(Anyone?) question: Can I update my model structure (not the trainable parameters) during the training process?

LongWU · March 29, 2021, 1:52pm

Hi there,
I want to know if I can change the model structure during the training. I know there are trainable parameter that get updated every backward propagation, and that’s not what I am asking.

So for example, I have a initial model with a nn.conv2d with input size of (1, 3,11,22) and one nn.linear(11,22), however during the training I find that some feature is not important or pure noise, so I need to change my nn.linear to (9,22).

Basically, I want the model update the structure itself so the model after the training might total different than the initial one. It will getting more efficient by updating itself during the training by focus more on important feature rather than noise.

But the auto machine learning is another story which I think it’s total different strategy. Here I just want to some minor adjust to the model without autoML.
Thanks for any advise.

ptrblck · March 31, 2021, 3:56am

Yes, you can create new nn.Parameters after each iteration manually.
However, you would need to pass these new parameters to the optimizer again, so that they’ll be updated. In case the optimizer has internal states, you could also try to reuse (some) of them or let the optimizer just create new ones for the new parameter.

Also, you would have to come up with a strategy to change the parameters. I.e. you could slice the weight matrix or reduce it in any other way (e.g. mean) to decrease the features and you could e.g. concatenate a randomly initialized tensor to the weight matrix to increase the size of the weight matrix.
Note that changing the out_features of one layer would also need changes in the subsequent layer in its in_features (and thus also internal parameters).

Given that, it might be easier to use the functional API and work directly with all parameters.
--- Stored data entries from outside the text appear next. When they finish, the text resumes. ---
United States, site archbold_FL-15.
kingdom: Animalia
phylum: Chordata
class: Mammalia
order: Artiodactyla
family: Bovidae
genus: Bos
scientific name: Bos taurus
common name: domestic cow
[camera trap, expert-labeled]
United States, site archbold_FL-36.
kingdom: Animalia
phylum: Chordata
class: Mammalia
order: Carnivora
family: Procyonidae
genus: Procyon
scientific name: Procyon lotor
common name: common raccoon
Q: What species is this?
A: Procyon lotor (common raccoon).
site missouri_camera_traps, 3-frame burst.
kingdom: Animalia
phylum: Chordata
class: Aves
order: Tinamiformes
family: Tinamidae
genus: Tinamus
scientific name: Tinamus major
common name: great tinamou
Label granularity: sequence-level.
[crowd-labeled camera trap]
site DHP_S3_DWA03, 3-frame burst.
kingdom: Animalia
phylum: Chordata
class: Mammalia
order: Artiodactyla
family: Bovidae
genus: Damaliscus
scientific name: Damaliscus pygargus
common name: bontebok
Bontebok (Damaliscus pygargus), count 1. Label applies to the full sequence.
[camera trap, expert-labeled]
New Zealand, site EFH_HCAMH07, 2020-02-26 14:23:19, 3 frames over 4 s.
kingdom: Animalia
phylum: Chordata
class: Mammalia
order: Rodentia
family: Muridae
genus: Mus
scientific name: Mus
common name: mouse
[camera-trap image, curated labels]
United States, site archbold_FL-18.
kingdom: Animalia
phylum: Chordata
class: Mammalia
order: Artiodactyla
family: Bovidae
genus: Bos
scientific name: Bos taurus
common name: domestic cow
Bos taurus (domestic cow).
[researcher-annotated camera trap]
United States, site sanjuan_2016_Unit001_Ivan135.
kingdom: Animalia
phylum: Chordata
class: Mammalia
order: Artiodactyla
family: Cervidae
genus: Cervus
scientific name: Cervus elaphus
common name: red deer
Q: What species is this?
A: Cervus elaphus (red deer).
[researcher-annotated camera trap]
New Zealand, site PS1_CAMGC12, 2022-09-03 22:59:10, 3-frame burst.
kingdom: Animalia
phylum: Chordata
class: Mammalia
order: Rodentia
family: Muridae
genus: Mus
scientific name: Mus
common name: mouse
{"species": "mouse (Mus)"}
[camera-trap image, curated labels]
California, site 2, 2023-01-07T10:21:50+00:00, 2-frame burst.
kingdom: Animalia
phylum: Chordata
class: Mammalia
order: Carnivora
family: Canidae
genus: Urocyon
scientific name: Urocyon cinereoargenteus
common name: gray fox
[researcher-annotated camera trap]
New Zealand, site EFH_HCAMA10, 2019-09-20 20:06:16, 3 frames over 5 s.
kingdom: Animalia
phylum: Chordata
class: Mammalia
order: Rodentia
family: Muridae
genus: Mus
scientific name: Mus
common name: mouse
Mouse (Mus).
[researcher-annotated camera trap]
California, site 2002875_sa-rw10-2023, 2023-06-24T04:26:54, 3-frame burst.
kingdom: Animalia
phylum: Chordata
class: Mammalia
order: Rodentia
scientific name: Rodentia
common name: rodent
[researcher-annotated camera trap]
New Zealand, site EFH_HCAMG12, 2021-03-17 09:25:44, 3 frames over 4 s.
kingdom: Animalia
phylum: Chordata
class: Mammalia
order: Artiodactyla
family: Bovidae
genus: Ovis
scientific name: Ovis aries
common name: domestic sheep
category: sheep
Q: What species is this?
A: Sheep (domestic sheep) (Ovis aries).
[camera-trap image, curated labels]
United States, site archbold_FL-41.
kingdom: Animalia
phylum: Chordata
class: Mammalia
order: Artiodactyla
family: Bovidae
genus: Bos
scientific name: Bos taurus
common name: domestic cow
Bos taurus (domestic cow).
LongWU · March 31, 2021, 9:24am

Thanks for the answer. I have think of that and it sounds very error prone.
In order to train the existing parameter after the adjustment you have to keep the right parameter and prune the unnecessary one. I haven’t try yet, but considering the large training epoch and so the number of adjustment need to make, it’s very likely to keep the wrong parameter in the next train.
I personally think adjust model in real time is very agile and should be a demanding feature, so I wonder if there are any best practice or framework already address this?